** Begin Record list **
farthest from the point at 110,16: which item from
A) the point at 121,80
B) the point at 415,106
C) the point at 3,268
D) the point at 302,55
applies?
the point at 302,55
** End Record list **
**Your objective:** Convert these lines into a JSON list of strings, one string per line, omitting blank lines.

**Solution for this problem:**
[
  "farthest from the point at 110,16: which item from",
  "A) the point at 121,80",
  "B) the point at 415,106",
  "C) the point at 3,268",
  "D) the point at 302,55",
  "applies?",
  "the point at 302,55"
]